Can you copy the material below word for word, leaving the pictures out of your answer?

++++++++

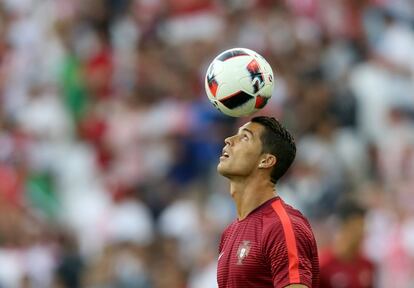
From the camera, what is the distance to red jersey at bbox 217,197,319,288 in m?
6.57

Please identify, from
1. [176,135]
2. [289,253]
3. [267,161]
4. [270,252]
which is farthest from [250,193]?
[176,135]

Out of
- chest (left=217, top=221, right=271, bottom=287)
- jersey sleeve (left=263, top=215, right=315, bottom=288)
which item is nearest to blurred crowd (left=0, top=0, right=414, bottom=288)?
chest (left=217, top=221, right=271, bottom=287)

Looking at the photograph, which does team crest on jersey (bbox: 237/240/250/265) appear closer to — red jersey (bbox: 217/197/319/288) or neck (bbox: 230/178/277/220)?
red jersey (bbox: 217/197/319/288)

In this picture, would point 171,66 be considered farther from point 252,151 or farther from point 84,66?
point 252,151

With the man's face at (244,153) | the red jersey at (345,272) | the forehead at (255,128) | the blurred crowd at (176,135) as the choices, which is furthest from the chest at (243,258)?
the blurred crowd at (176,135)

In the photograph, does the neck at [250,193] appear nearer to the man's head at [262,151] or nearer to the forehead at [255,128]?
the man's head at [262,151]

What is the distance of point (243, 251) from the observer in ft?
22.6

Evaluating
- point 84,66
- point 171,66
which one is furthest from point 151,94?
point 84,66

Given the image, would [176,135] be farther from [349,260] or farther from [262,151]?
[262,151]

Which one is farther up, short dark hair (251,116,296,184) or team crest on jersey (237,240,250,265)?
short dark hair (251,116,296,184)

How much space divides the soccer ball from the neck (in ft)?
1.33

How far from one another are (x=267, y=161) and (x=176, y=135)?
24.3 ft

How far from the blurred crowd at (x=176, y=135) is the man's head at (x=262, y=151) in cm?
369

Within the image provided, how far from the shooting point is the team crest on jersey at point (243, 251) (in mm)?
6855
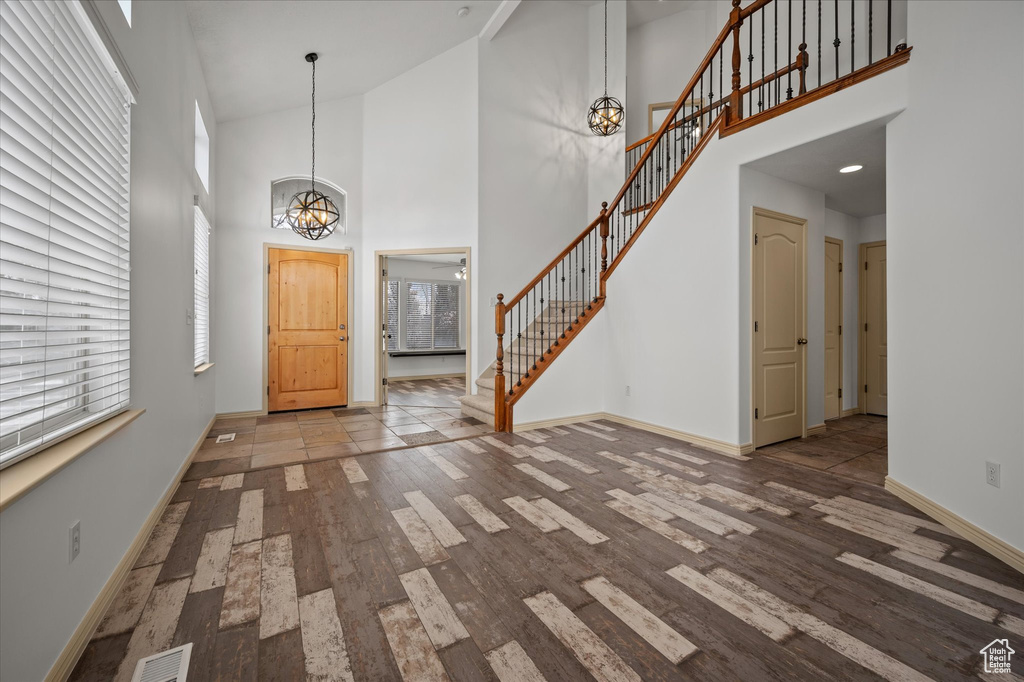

++++++++

Response:
From the camera, what is the distance to red jersey at bbox 217,197,319,288 in m?
6.57

Please identify, from
1. [176,135]
2. [289,253]
3. [267,161]
4. [270,252]
which is farthest from [250,193]?
[176,135]

Out of
- chest (left=217, top=221, right=271, bottom=287)
- jersey sleeve (left=263, top=215, right=315, bottom=288)
which item is nearest to blurred crowd (left=0, top=0, right=414, bottom=288)?
chest (left=217, top=221, right=271, bottom=287)

Looking at the photograph, which does team crest on jersey (bbox: 237/240/250/265) appear closer to — red jersey (bbox: 217/197/319/288) or neck (bbox: 230/178/277/220)?
red jersey (bbox: 217/197/319/288)

In this picture, would point 171,66 be considered farther from point 252,151 or farther from point 84,66?
point 252,151

With the man's face at (244,153) | the red jersey at (345,272) | the forehead at (255,128) | the blurred crowd at (176,135) as the choices, which is furthest from the chest at (243,258)?
the blurred crowd at (176,135)

In the photograph, does the neck at [250,193] appear nearer to the man's head at [262,151] or nearer to the forehead at [255,128]?
the man's head at [262,151]

What is the distance of point (243, 251) from the observer in ft?
22.6

Evaluating
- point 84,66
- point 171,66
which one is furthest from point 151,94?
point 84,66

Given the image, would [176,135] be farther from [349,260] or farther from [262,151]?
[262,151]

Which one is farther up, short dark hair (251,116,296,184) or team crest on jersey (237,240,250,265)?
short dark hair (251,116,296,184)

How much space divides the soccer ball from the neck (in ft)?
1.33

How far from one another are (x=267, y=161) and (x=176, y=135)?
24.3 ft

How far from the blurred crowd at (x=176, y=135) is the man's head at (x=262, y=151) in cm?
369

Within the image provided, how far from the shooting point is the team crest on jersey at point (243, 251) (in mm)?
6855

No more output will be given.